À FAIRE -
D'après le texte sur les divorcés-remariés, quel pourcentage des pratiquants réguliers estimait en 2009 que l'Église devrait adopter une position plus souple sur cette question ?

TEXTE DE LA PAGE -
----

Temps de Lecture 5 min.

Pape François, voyage au Brésil en juillet 2013.

Améliorer l'accueil des divorcés-remariés dans l'Eglise catholique fait partie des dossiers que le pape François a érigés en symboles d'une institution plus « ouverte », en prise avec les réalités sociologiques. Dans de nombreuses familles catholiques, confrontées au divorce dans des proportions quasiment similaires au reste de la population (13 % des pratiquants réguliers étaient divorcés en 2009 contre 17 % des Français, selon un sondage Pèlerin-TNS Sofres), l'interdiction faite aux divorcés de se remarier religieusement et de recevoir la communion (un moment central dans la vie des croyants) reste une source d'incompréhension, voire de colère.

Pour beaucoup, elle constitue en outre un motif pour s'éloigner de l'Eglise. Aussi, le sujet, « serpent de mer depuis vingt ans », selon un membre de la curie, suscite-t-il de fortes attentes chez les fidèles : 76 % des pratiquants réguliers jugeaient en 2009 que l'Eglise devrait « adopter une position plus souple sur cette question ». Pourtant, d'un point de vue doctrinal, les marges de manœuvre sont étroites et le potentiel de déception élevé.

----

INFORMATIONS FOURNIES -
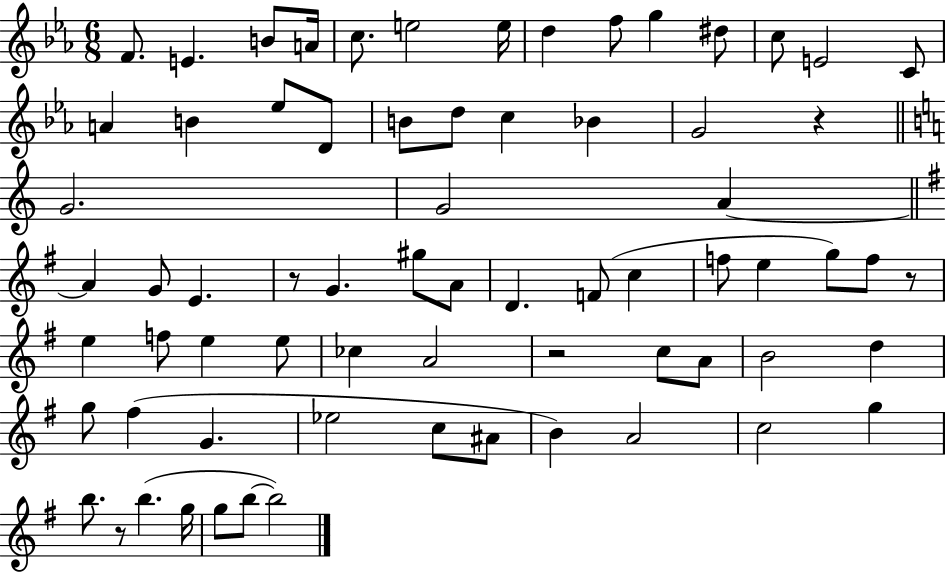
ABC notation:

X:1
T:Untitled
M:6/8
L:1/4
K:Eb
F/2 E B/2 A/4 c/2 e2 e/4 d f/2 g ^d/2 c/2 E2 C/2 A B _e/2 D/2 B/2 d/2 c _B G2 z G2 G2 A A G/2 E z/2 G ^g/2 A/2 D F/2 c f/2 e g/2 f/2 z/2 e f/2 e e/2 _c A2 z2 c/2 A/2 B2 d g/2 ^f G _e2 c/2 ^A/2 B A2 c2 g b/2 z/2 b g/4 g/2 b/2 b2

----

RÉPONSE FINALE -
76 % des pratiquants réguliers.